Женщина улыбнулась и подтолкнула ее ко входу в торжественный зал:
– А также умение признавать ошибки. Вперед, милая. Покажи всем, что Тигровы никого не боятся.
Лилия судорожно вздохнула и сделала последний шаг, очутившись среди элиты города.
Ольховы всегда отличались шиком и безжалостной тратой денег. При этом Господь Бог лишил пожилую пару малейшего тщеславия.
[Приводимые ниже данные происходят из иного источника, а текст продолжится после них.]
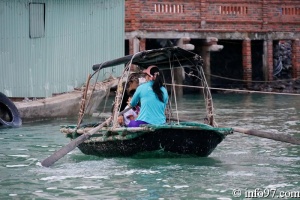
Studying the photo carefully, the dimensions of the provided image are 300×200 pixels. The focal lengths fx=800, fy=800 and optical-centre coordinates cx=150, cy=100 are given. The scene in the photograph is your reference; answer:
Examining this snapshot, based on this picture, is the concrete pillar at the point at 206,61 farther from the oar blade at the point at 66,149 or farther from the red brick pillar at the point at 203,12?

Хотя у тех, кто оказывался в огромном зале с натертым до блеска мраморным полом и мириадами изысканных ламп по стенам, складывалось иное мнение.
Госпожа Ольхова с молодости тяготела к вечерам в стиле девятнадцатого века. И гости с радостью принимали правила игры. По центру зала летали танцующие пары, мгновенно подстраиваясь под музыку, которую задавал оркестр, расположившийся на небольшой сцене. Вокруг группировались компании. И между ними порхала, словно прелестная божья коровка, госпожа Ольхова. Тугой корсет едва стягивал пышные формы и придавал пожилой женщине вульгарный вид, но ее радушие и искренняя улыбка затмевали отсутствие вкуса.